Several hundred people crowded into a Russian Orthodox chapel in New York last night for a memorial Mass for George Balanchine, head of the New York City Ballet for 35 years.

Balanchine, 79, died Saturday of pneumonia in New York.

Mourners holding small candles stood in a semicircle around the casket in a sanctuary at Our Lady of the Sign as Father Adrian conducted the liturgy in Russian, accompanied by a choir.

A second memorial Mass will be held today, with the main funeral service tomorrow.

Balanchine has been acknowledged as the "greatest mentor" and foremost choreographer of the 20th century.

"It's a great loss to the dance world," said Robert Joffrey, in Los Angeles with his ballet company. "He had given us so much. He has created so many ballets. Those will live on."

"At the very first concert we ever did, in 1954, Mr. Balanchine came to look at my choreography," said Joffrey. "He and Lincoln Kirstein loaned me $500 to help pay for the orchestra. When I went back to pay them many years later, they said no, it was a gift. I'll always remember that generosity.

"Anyone who worked with him will never forget what he's done for dance. He's touched so many, inspired so many, given them so much. He's done more for American ballet than anyone. He has focused it and put it on the map."
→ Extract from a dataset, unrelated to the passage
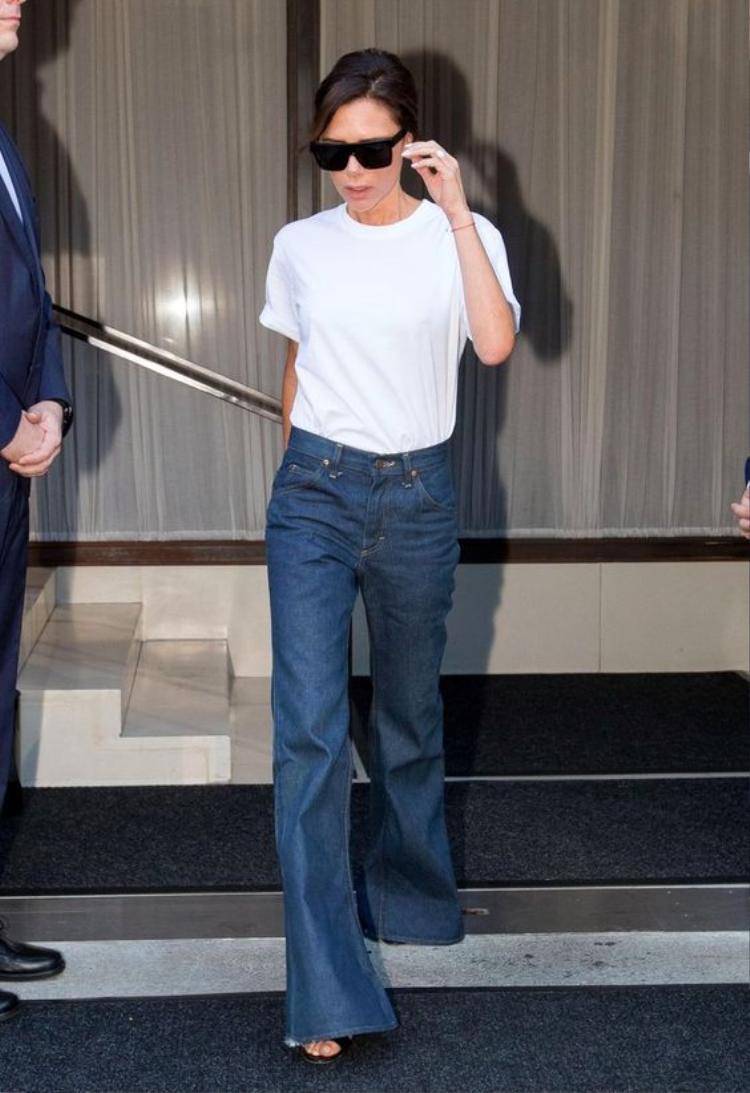 Victoria Beckham là một trong những người yêu thích mốt quần ống rộng này.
"It's one of dance's greatest losses," said choreographer Gerald Arpino in Los Angeles. "He is the most vital and greatest mentor. He will inspire all of us to continue in his legacy.

"He's the greatest choreographer of the 20th century."

Lincoln Kirstein, who with Balanchine founded the New York City Ballet and is now director of the company, said, "Although Mr. Balanchine is no longer with us, the body of his repertoire has its own permanent life. Not only in performances by his own company, but wherever, all over the world, his works may be seen."

"Balanchine has been a brilliant light in the dance world," said dancer and choreographer Martha Graham. "We treasure in our memories the gifts he has given us.

"I remember Lincoln Kirstein saying dance was glorified human behavior," Graham said, "and nowhere was this more evident than in Balanchine's works--in their elegance, musicality and sense of honor to the dance."

"The genius of George Balanchine will leave an indelible imprint on ballet and on the arts," said Martin Segal, chairman of the board of Lincoln Center in New York.